C Chenivesse, V Rachenne, C Fournier, S Leroy, R Nevière, T Le Tourneau, B Wallaert
Revue des Maladies Respiratoires 2006, 23 (2 Pt 1): 141-8

OBJECTIVE: To determine the accuracy of cardiopulmonary exercise-testing (CPET) in detecting exercise-induced pulmonary hypertension.

BACKGROUND: CPET plays a key role in the investigation of exertional breathlessness. Exercise-induced pulmonary hypertension has been recently demonstrated to be a cause of exertional dyspnea. However, the features of CPET associated with the condition are still unknown.
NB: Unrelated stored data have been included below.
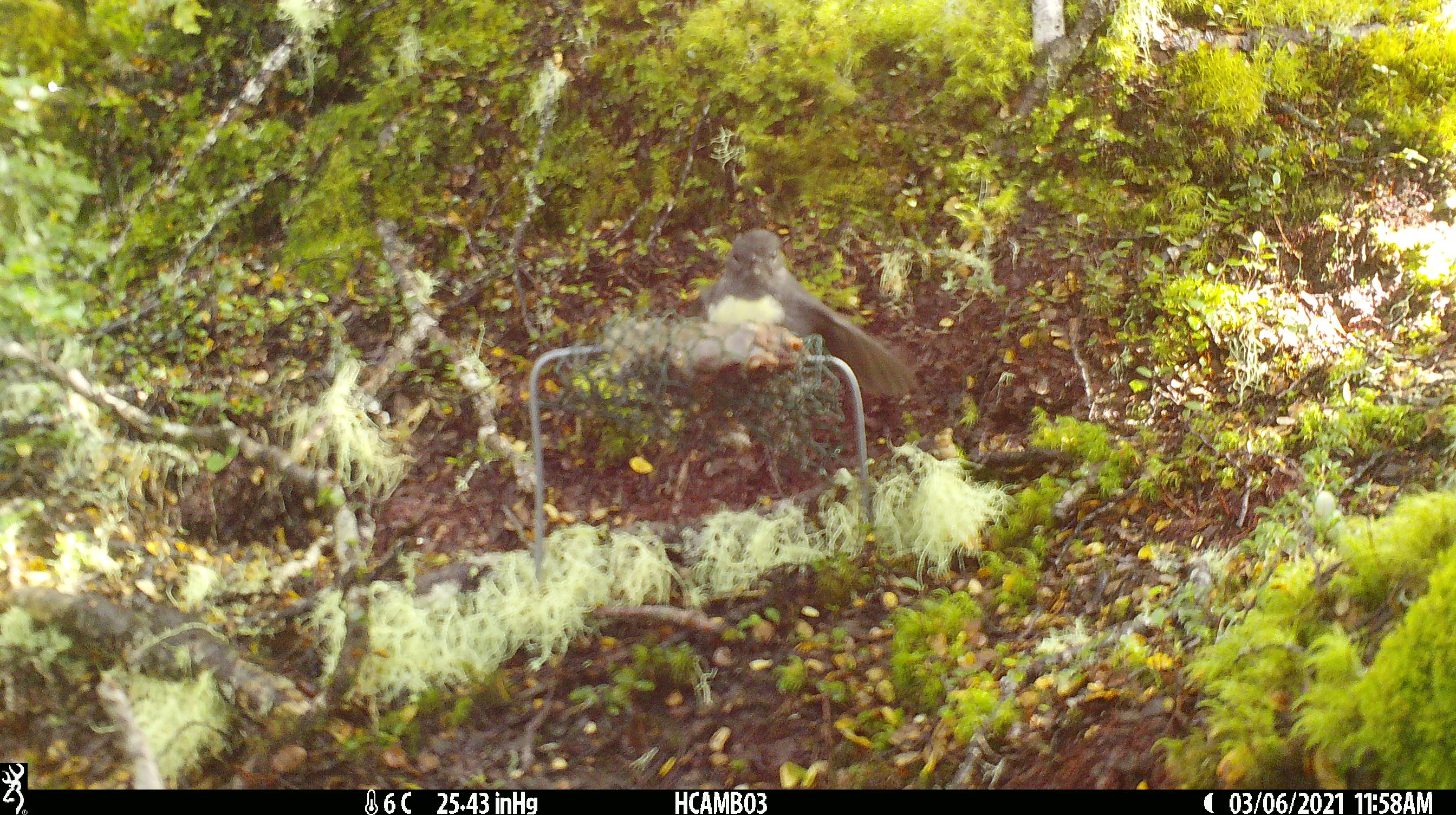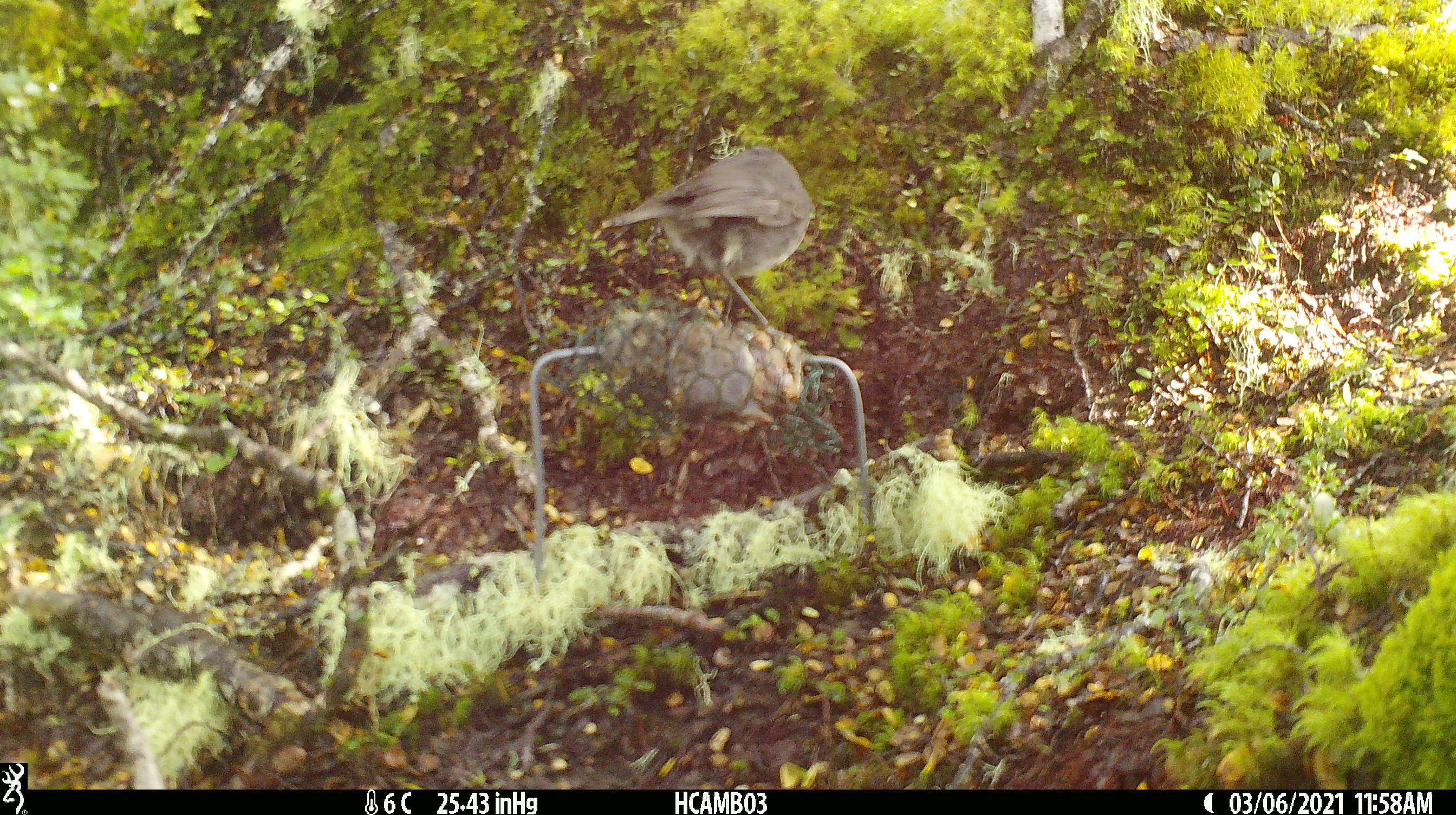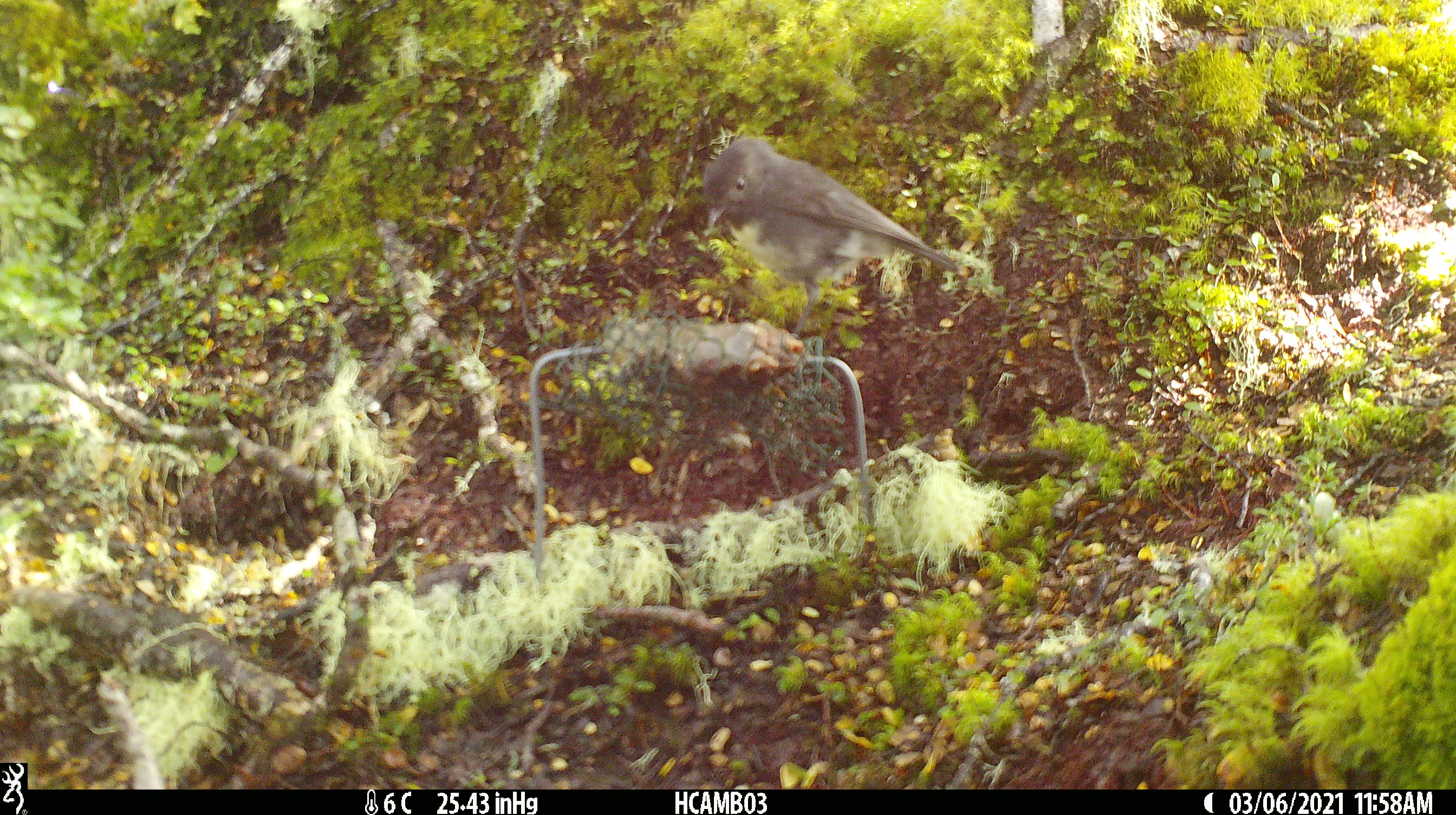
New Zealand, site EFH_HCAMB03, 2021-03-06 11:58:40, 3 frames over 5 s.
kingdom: Animalia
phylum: Chordata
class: Aves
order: Passeriformes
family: Petroicidae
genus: Petroica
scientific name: Petroica australis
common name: new zealand robin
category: robin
Robin (new zealand robin) (Petroica australis).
METHODS: We prospectively studied CPET and exercise echo-cardiography characteristics in 39 patients complaining of exertional breathlessness. Patients could be divided into 3 groups as follows: 1) control subjects having normal pulmonary arterial pressure at rest [pulmonary arterial systolic pressure < 35 mmHg] and at peak exercise [pulmonary arterial systolic pressure < 45 mmHg]; 2) patients having exercise-induced PH; 3) patients having resting PH. Results from CPET have been analyzed within each group.

RESULTS: Patients developing exercise-induced PH revealed an increased VD/VT ratio and CO2 gradient (P[a-ET]CO2) at peak exercise compared to controls (VD/VT at 0.38 +/- 0.1 vs 0.29 +/- 0.11 and P[a-ET]CO2 at 4,6 +/- 3,1 vs 1 +/- 3,8 mmHg). VD/VT and P[a-ET]CO2 were increased in patients with resting PH. A VD/VT ratio at peak exercise higher than 0.34 was 72.7% sensitive and 71% specific in predicting exercise-induced PH. Positive and negative predictive values were 72.7% and 70.1% respectively.

CONCLUSION: Patients with exercise-induced PH did not decrease or may increase dead space during exercise. Therefore CPET may be a useful tool in selecting patients who need to undergo further exercise haemodynamic investigations.